L'indexation pour un documentaliste consiste à repérer les mots les plus significatifs d'un texte (les descripteurs) afin que ceux-ci servent de clefs d'accès. Regroupé au sein d'une collection, le document ainsi indexé pourra aisément être retrouvé grâce à une interrogation sur un de ses mots-clefs. De la même manière, les bons ouvrages comportent un index des termes importants permettant ainsi un accès rapide à l'information.

Les techniques d'indexation en documentation, qui font partie de la technique du catalogage, sont des techniques très complexes qui obéissent à des règles et des normes maintenant bien codifiées. Le problème le plus crucial reste néanmoins celui de l'indexation matière, c'est-à-dire le fait de trouver les descripteurs d'un texte. Cette opération qui fait appel à l'intelligence et à la culture du documentaliste est une opération très coûteuse en temps humain et difficilement formalisable. Cependant de nombreux chercheurs, avec l'accroissement de la puissance des ordinateurs se sont penchés sur la possibilité d'automatiser cette indexation.
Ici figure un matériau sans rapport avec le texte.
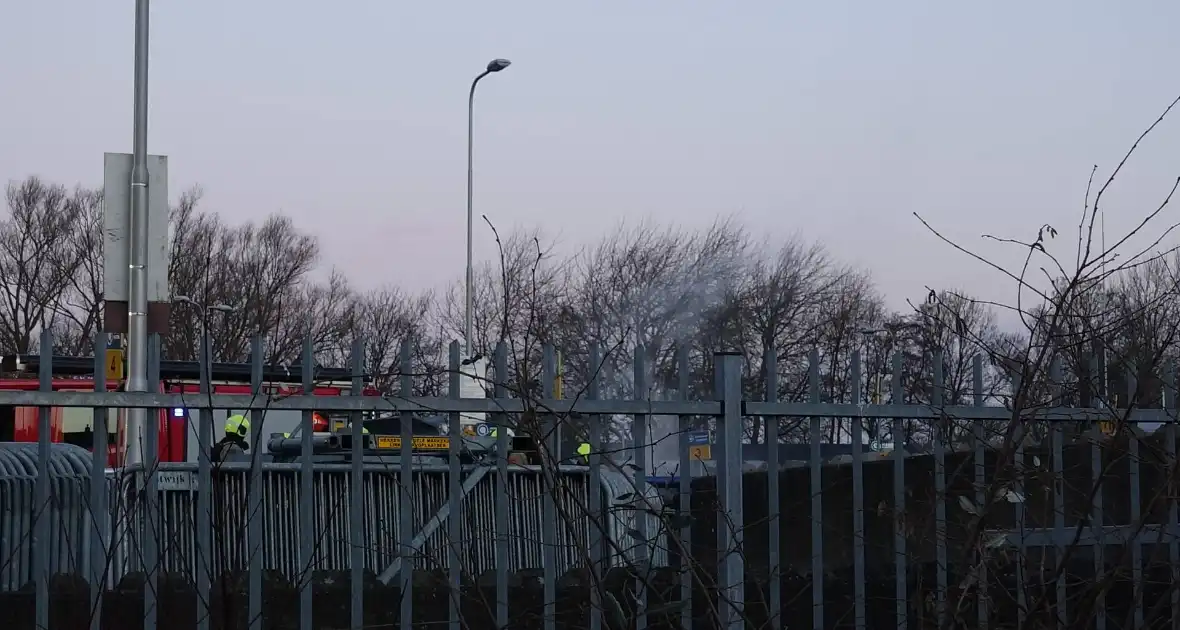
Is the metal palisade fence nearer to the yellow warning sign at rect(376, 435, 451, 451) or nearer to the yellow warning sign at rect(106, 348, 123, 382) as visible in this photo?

Nous allons transposer le problème des documentalistes dans un cadre informatique et essayer de trouver une solution dont nous dévoilerons uniquement l'algorithme, laissant au lecteur le choix de coder cet algorithme dans le langage qui lui convient.

Il nous arrive souvent d'avoir à traiter des bases de données ayant des champs textuels relativement importants par leur taille (de l'ordre de 2000 caractères) et leur contenu ; un problème immédiat se pose : comment retrouver une information stockée dans un champ caractère ou bien dans un champ mémo ? Les techniques prévues par les SGBD ne sont guère satisfaisantes, car on ne peut pas indexer un champ mémo, ni un champ caractère si celui-ci est trop long. De plus, l'indexation d'un champ caractère ne sera valable que si la recherche a lieu sur les premiers caractères de ce champ, ce qui est rarement le cas dans la pratique.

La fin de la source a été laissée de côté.